Thursday, June 15, 2017

TELEVISION THURSDAY

I’ve been catching up on my comics-related television viewing these past several weeks. At this point, I’m current on every show save for Agents of SHIELD, Arrow and iZombie. Which would be a whole lot more impressive if you don’t take into account that I have twelve episode of SHIELD to watch, nine of Arrow and roughly 34 episodes of iZombie. My goal is to watch all of these episodes before Labor Day. A person has to have dreams.

What you’ll be reading today are my random thoughts on Iron Fist, Legion, Legends of Tomorrow, Flash, Supergirl, Lucifer and Gotham. Of these seven series, Legion is the only one that might not get me back next season.

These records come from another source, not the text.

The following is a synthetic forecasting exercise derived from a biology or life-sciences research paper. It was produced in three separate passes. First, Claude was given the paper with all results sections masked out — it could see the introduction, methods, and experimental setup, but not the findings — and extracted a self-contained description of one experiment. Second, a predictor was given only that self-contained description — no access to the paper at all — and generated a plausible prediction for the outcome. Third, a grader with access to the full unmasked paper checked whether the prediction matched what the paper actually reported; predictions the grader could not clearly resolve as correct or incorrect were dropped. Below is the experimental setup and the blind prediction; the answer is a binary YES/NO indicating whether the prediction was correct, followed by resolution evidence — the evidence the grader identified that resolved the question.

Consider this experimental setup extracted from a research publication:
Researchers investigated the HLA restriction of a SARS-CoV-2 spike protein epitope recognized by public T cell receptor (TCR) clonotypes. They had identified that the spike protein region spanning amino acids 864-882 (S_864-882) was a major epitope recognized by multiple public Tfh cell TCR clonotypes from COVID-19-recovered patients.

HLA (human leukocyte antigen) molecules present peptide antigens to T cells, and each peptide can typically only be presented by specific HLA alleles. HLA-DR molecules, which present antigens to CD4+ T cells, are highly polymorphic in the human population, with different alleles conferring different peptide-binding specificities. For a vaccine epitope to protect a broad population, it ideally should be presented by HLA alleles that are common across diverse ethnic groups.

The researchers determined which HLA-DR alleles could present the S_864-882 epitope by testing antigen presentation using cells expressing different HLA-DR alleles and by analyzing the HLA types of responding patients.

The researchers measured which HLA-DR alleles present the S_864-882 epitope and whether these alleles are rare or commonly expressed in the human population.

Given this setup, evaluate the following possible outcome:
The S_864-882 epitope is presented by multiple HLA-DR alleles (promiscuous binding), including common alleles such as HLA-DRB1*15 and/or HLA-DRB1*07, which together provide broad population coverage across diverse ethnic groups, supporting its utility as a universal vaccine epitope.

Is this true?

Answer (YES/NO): NO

Because I don’t know what I’ll be telling you until I actually get to the comments, let’s assume there are

SPOILERS AHEAD

That way, no one gets hurt.

Iron Fist [Netflix] got mixed reviews from a lot of my friends and I see where they’re coming from. Some of the episodes dragged and the litany of bad decisions made by characters got tiresome. I think the season would have been better and tighter at eight to ten episodes instead of the thirteen they did.

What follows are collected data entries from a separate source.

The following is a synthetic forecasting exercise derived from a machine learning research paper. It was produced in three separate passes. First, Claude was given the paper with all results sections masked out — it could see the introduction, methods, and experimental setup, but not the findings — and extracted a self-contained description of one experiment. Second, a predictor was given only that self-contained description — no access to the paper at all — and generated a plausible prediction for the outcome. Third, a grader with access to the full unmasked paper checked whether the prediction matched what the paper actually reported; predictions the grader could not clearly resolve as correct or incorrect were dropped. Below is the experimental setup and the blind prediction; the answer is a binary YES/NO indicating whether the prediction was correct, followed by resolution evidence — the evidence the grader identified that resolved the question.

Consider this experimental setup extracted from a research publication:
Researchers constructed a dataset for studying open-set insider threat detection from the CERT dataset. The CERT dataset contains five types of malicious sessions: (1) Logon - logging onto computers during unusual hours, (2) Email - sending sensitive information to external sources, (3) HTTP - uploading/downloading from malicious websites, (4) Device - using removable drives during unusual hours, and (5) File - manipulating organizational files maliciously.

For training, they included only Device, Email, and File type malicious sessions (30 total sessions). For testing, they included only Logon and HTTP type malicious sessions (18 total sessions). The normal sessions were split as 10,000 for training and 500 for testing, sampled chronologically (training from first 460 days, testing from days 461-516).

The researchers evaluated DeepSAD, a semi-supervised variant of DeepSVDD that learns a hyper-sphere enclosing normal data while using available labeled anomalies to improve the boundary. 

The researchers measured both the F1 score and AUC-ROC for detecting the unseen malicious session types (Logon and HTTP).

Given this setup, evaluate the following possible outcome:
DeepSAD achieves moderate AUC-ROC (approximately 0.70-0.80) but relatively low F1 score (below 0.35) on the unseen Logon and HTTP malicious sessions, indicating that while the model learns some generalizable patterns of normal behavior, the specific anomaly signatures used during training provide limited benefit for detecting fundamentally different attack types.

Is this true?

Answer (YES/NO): NO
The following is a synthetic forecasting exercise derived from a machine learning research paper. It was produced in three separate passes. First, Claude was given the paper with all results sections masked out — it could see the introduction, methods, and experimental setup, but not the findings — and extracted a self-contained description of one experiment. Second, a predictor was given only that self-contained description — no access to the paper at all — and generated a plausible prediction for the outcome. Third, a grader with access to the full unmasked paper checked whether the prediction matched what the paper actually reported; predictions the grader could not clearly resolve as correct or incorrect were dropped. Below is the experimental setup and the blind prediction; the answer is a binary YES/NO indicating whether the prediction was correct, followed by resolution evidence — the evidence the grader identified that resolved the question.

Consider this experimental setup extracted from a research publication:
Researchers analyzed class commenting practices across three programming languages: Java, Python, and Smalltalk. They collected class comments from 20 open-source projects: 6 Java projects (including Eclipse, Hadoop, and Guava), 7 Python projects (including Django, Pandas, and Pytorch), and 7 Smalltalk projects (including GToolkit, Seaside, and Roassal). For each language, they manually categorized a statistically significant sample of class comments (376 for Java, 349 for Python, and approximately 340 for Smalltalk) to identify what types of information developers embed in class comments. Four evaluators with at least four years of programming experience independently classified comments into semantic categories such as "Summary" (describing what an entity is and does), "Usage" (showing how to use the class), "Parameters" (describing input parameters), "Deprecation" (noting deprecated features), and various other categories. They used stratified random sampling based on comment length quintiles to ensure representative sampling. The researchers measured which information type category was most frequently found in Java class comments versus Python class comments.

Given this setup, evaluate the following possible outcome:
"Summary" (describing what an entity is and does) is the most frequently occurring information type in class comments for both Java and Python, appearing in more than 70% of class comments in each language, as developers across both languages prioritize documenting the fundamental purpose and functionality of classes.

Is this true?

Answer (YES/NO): YES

I don’t understand the uproar over Danny Rand being white. He was white in the comics and one of things I like most in the series is how out of place Danny is in both his native land and in K'un-Lun. Does every martial arts character have to be Asian?

Finn Jones was decent as Danny Rand. The various actors playing the messed-up Meachum family got a little chewy with the scenery from time to time. I liked Jessica Henwick as Colleen Wing, but she did come off as a little naive.

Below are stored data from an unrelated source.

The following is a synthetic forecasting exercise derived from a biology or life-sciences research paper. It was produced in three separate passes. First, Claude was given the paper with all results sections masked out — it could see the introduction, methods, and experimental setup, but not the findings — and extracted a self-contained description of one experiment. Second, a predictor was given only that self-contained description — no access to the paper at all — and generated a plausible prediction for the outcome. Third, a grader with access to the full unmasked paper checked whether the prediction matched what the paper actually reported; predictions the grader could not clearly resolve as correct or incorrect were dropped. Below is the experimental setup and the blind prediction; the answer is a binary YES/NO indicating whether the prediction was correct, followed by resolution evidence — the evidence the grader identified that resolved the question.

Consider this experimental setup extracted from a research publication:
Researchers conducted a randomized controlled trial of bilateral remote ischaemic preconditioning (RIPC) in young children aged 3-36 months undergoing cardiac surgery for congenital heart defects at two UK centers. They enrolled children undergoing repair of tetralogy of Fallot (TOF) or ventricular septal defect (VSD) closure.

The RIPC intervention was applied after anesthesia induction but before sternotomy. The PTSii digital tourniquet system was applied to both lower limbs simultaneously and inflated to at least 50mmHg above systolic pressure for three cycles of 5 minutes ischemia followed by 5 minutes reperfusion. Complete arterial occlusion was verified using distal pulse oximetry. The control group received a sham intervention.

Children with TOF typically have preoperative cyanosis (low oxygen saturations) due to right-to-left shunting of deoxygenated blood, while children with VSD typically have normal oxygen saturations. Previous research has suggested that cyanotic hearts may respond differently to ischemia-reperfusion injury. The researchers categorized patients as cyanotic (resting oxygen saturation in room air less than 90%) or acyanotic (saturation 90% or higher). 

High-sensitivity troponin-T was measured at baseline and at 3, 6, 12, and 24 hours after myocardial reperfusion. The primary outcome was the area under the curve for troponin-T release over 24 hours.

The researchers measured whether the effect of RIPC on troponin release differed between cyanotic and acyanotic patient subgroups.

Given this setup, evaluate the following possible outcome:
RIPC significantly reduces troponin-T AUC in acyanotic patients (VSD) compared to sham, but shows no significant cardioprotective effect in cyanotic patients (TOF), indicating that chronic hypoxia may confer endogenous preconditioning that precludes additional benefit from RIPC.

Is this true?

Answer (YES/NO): NO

The stand-out performances were...

Rosario Dawson as Claire Temple. As always, Claire’s our real-world anchor to the weird and stormy seas of the lead characters in this and other Marvel/Netflix series.

Wai Ching Ho as Madame Gao, who is honestly terrifying in Iron Fist in a way she never quite managed in Daredevil.

Carrie-Anne Moss as the complicated Jeri Hogarth. Her character was a horrible person in Jessica Jones, but we got to see another side of her here.

I’ll add that I love the idea of Danny Rand being in the Defenders if only on account of he’s the only member of that team with money. Snazzy headquarters, anyone? Also, if Misty Knight should lose her arm somewhere along the line, Rand Industries has the clout/money to get her a Tony Stark-designed replacement.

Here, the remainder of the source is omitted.